EXERCISE BRIEF: Pick out every line in the records below that contains the word "willow" and copy each of those lines.

RECORDS FOR THE EXERCISE:
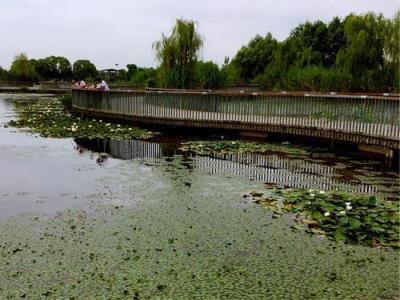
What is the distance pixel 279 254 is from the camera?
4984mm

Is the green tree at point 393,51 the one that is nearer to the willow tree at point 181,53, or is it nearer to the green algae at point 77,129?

==

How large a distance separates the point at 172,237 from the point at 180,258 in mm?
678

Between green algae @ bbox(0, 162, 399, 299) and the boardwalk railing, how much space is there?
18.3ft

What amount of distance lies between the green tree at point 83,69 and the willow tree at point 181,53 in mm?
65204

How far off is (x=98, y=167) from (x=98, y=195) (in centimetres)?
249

==

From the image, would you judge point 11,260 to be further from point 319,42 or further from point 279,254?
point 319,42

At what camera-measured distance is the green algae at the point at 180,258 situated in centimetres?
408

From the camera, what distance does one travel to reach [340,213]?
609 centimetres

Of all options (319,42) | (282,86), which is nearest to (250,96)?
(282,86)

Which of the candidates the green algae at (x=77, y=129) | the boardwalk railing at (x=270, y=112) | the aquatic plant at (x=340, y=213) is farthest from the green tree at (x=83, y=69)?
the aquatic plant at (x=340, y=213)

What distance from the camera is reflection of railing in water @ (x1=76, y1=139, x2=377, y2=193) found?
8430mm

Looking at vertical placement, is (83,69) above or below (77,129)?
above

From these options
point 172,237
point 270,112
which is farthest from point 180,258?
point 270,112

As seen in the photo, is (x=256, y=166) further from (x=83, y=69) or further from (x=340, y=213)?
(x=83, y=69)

OUTPUT FOR THIS TASK:
Is the green tree at point 393,51 the one that is nearer to the willow tree at point 181,53, or is it nearer to the green algae at point 77,129?
What amount of distance lies between the green tree at point 83,69 and the willow tree at point 181,53 in mm?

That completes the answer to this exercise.